Sinopse
Esta é a história de desertos que avançavam cobrindo cidades. A história de um mundo à beira da destruição. Da gente desse mundo, de sua alienação e da violenta guerra em que se perdeu.
Esta é a história de uma mulher que fazia curas e de sua amiga, que dirigia um bordel. E de como elas enfrentaram tudo isso. Também é a história do tigre e da menina. Mas para conhecer todas elas, você terá de aceitar o chamado para olhar o futuro. E mergulhar no abismo.
Se há algo que o leitor pode esperar deste livro é encontrar algum grau de surpresas ao longo da leitura.
Viajantes do Abismo, Editora Avec, 380 páginas, foi um dos 5 finalistas do prêmio Jabuti 2020.

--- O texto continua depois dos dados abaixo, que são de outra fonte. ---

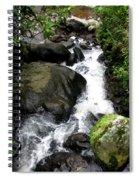 Rainy Season Runoff Spiral Notebook
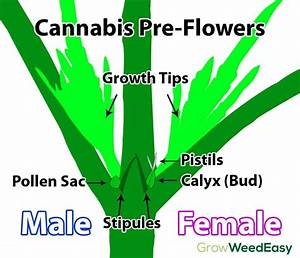 How To Tell Sex Of Cannabis Plants  With Pictures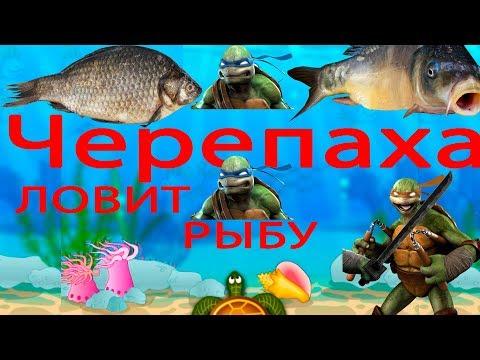 Ниндзя черепаха ловит рыбок Bubafish Улыбчивый Кот 0+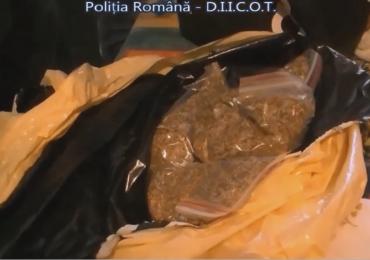 Grupare de traficanti de droguri, din Oradea, destructurata de BCCO. VIDEO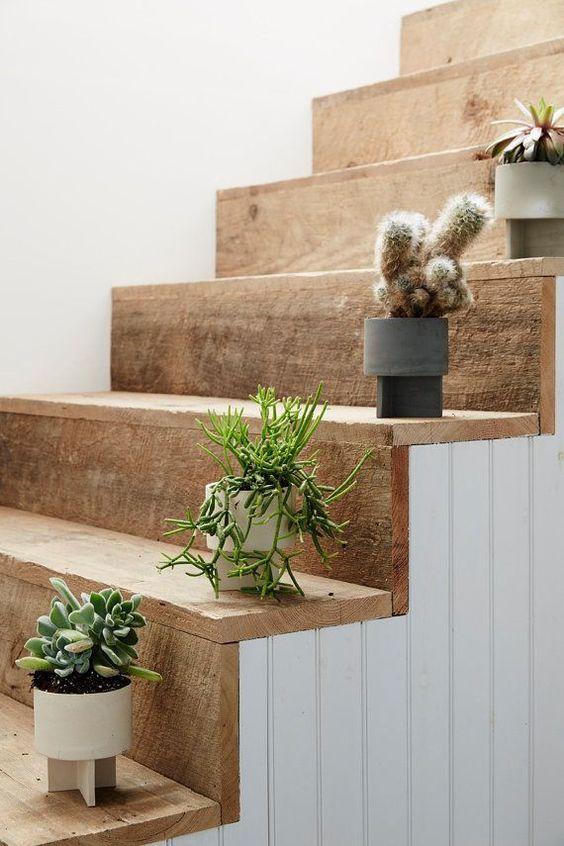 Crea espacios que inspiran con decoración en tendencia y cactus para bodas.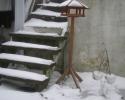 Irene-03 graavejr-trappe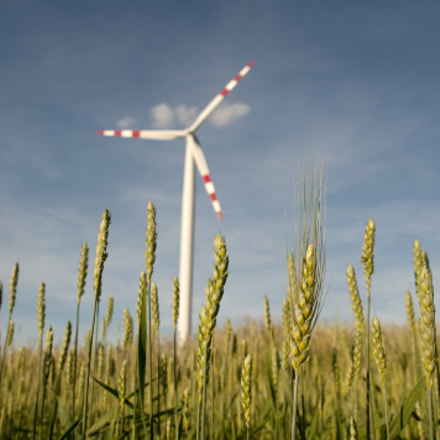 Windmill in a Cornfield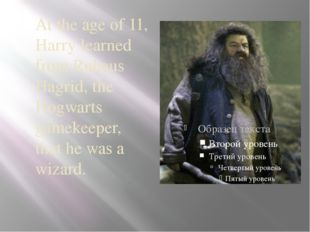 At the age of 11, Harry learned from Rubeus Hagrid, the Hogwarts gamekeeper,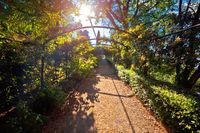 Florence italian garden green tunnel walkway at sun haze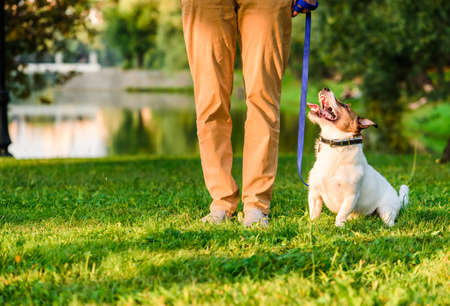 Dog owner at pet obedience training in park handling Jack Russell Terrier to walk on loose leash 免版税图像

Narra a saga de Elissa Till, uma curandeira que vai se vendo carregada de sua vida comum para se envolver com uma trama política nacional cujos desdobramentos têm consequências globais.

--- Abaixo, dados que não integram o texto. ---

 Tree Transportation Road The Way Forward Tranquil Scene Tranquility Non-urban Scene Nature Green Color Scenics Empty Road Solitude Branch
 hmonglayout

É um livro que mescla elementos de fantasia e ficção científica numa roupagem de steampunk. É também uma distopia pré-apocalíptica.
Por outro lado, e aqui começam as surpresas, é uma história dirigida/orientada à personagem. A história começa com a Elissa tendo que lidar com uma desilusão amorosa ao mesmo tempo em que questões políticas locais começam a delinear parte do pano de fundo da história. Ao elemento de conflito político, logo se soma a uma crise ecológica global que começa a dar sinais graves de que realmente é um assunto sério.

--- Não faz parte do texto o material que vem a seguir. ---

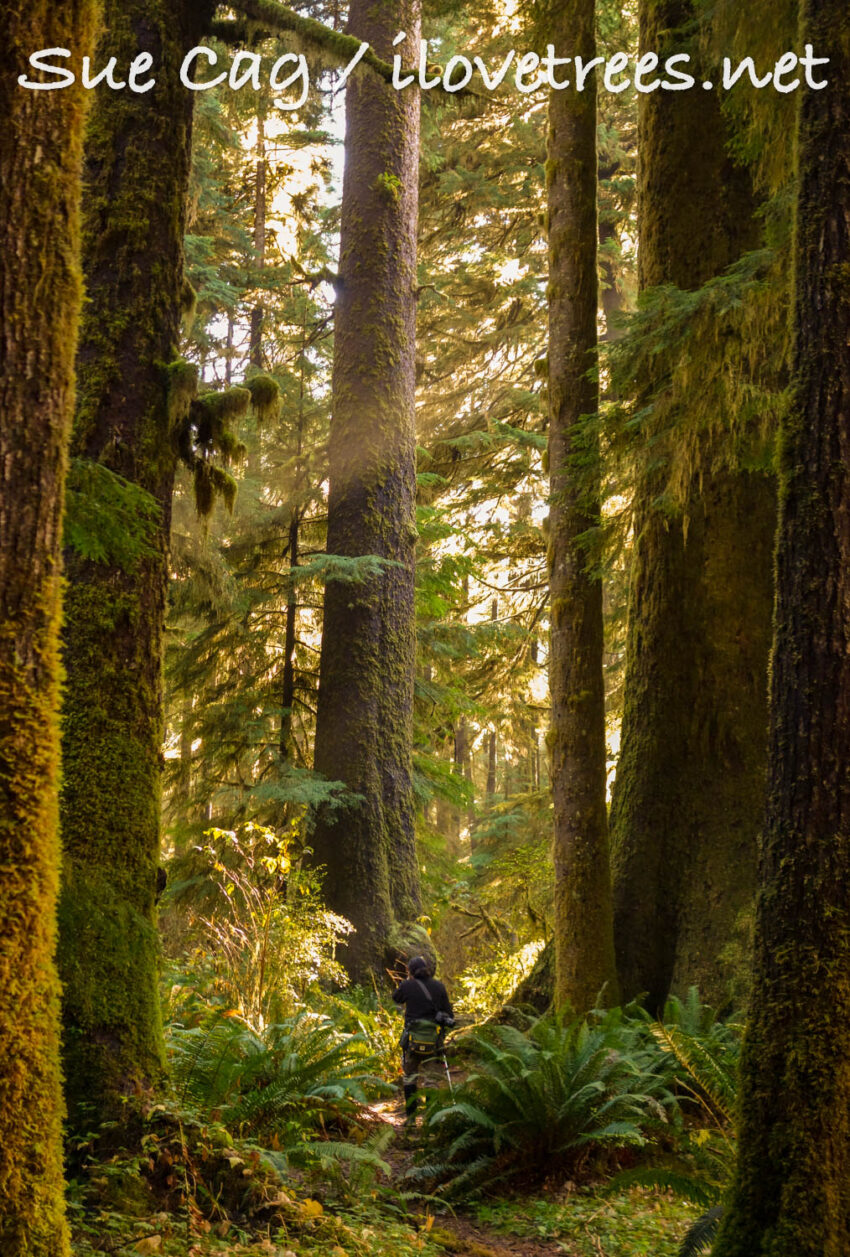 Sitka Spruce Trees in Carmanah Walbran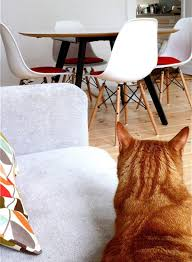 Furniture Clean House Fast Decorating by Top 10 Popular Home Interior Decorating Blogs Wave Avenue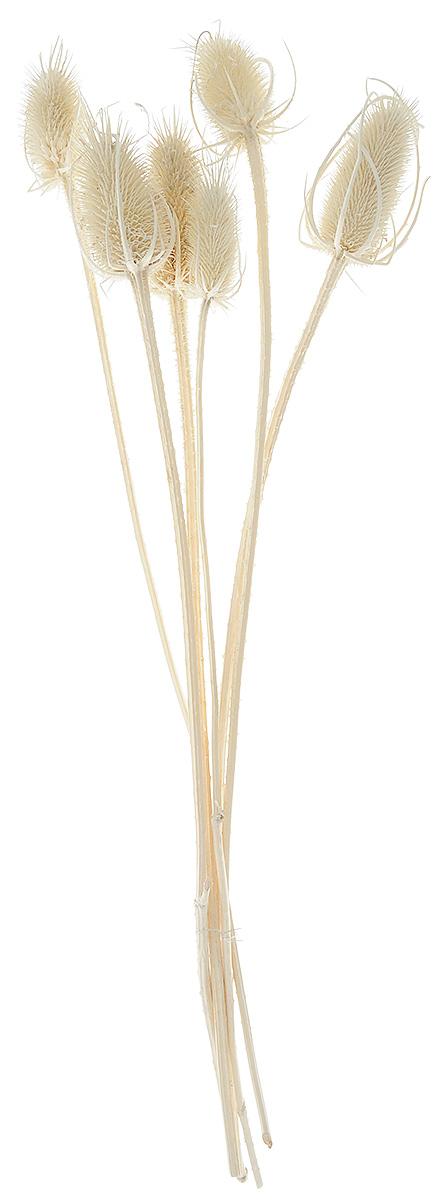 Украшение декоративное Lovemark Эхинопс, цвет: бежевый, 6 шт6025_бежевыйУкрашение декоративное Эхинопс - великолепный подарок себе и вашим близким. Этот очаровательный предмет интерьера будет приковывать взгляды ваших гостей. Изделия из соломки несут в себе энергию солнечных лучей. Несмотря на свой хрупкий вид, солома является прочным и долговечным материалом, а значит не помнется и не поломается со временем. Рекомендации по уходу: изделие должно находиться в сухом помещении.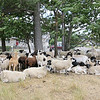 The sheep from Kalon Farm in Ashburnham sit in the shade of a tree on the ledge of the Leominster land fill where they spend their summer. SENTINEL & ENTERPRISE/JOHN LOVE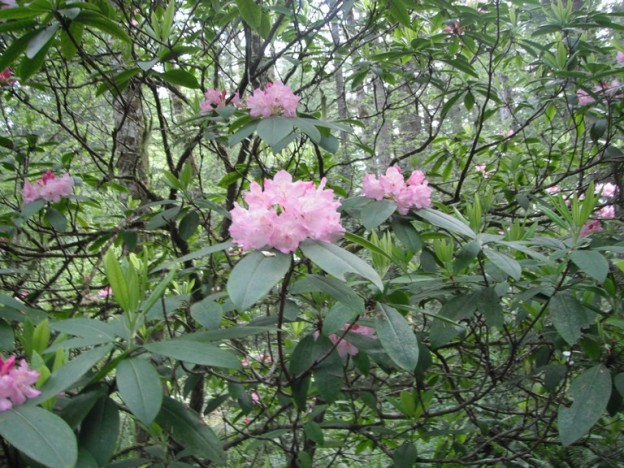 Pacific Rhododendron Rhododendron Macrophyllum Native Plants Pnw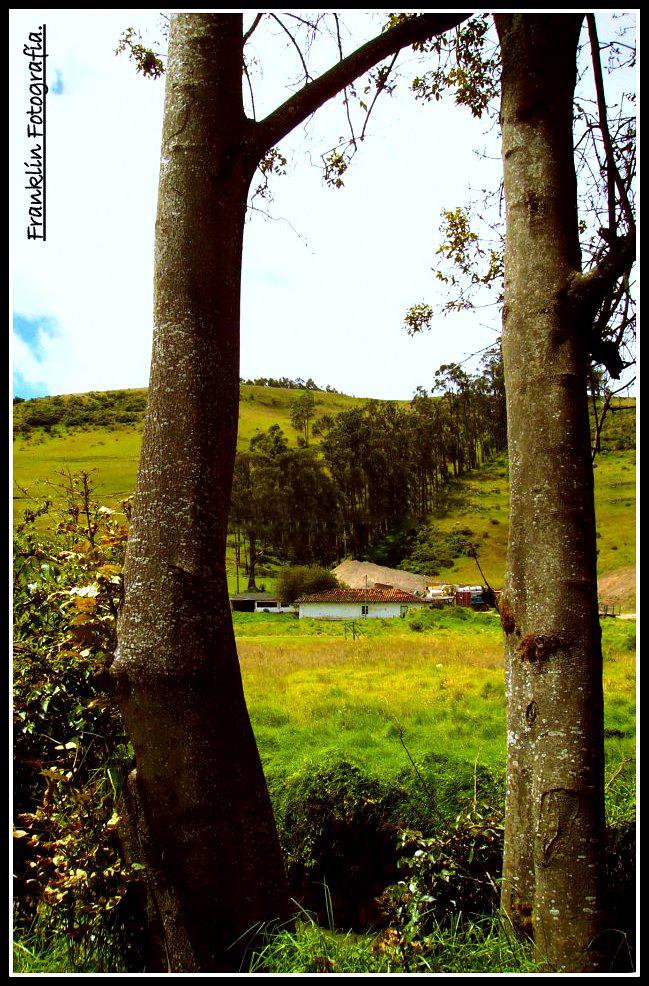 Campo en San Juan de Pasto.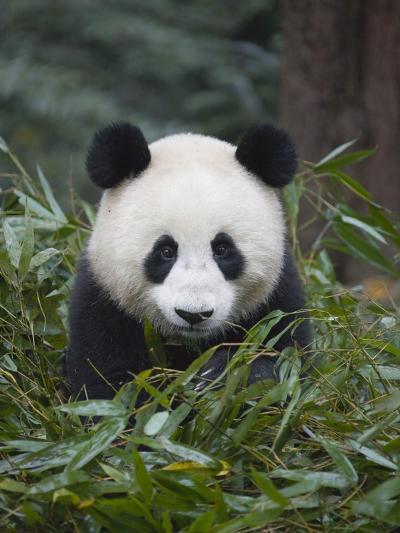 Giant panda cub in forest-Keren Su-Photographic Print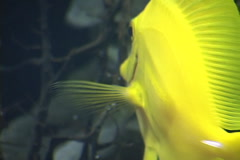 Yellow Tang Stock Footage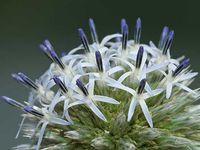 Clerodendrum trichotomum - Echinops sphaerocephalus - Penstemon digitalis 'Mystica'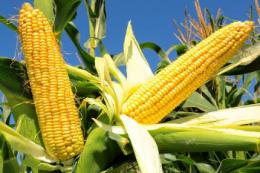 Закупівельні ціни на кукурудзу виросли до 248-250 $/т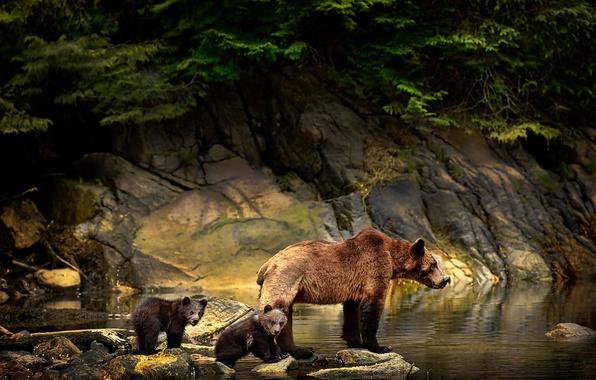 Картинка животные, вода, ветки, природа, камни, медведи, медвежата, медведица, детёныши, Michelle Valberg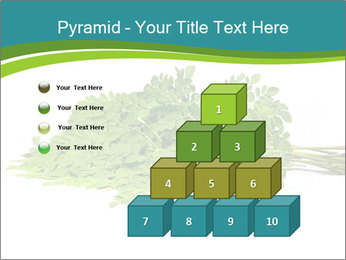 0000082714 PowerPoint Templates - Slide 31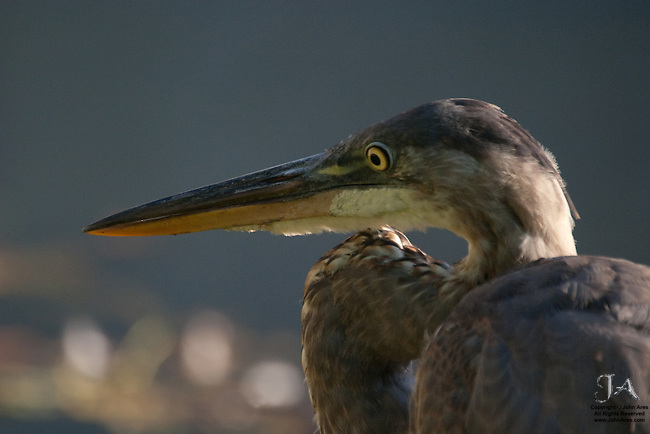 Great Blue Heron hunting in Martlings Pond, Staten Island, NY, backlighting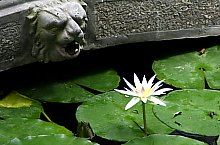 Gradina botanica, Jibou, Foto: Luidort Péter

No sentido de ser dirigida pelas impressões e sentimentos da protagonista, o início da história segue um pouco sem rumo, até que eventos externos carregam a protagonista para sua atuação no contexto do conflito político e depois entrar numa busca de solução para o grave problema ecológico global.
Não é uma história que segue certas fórmulas que encontramos na maioria das histórias de fantasia ou FC e isso tem implicações positivas e negativas. Do lado positivo, temos algumas supresas e complicações que surgem ao longo da leitura. Do lado negativo, é possível perceber algumas incoerências entre a própria proposta de funcionamento do mundo fictício e a forma que a trama se desenvolve. Em alguns momentos, chegando a beirar a suspensão de descrença, aquela atitude que temos diante de uma obra de ficção de saber que é “faz de conta”, mas ainda assim se permitir acreditar na ficção em prol do divertimento, ou mesmo, de se identificar com personagens, situações e questões e querer saber o que vai acontecer.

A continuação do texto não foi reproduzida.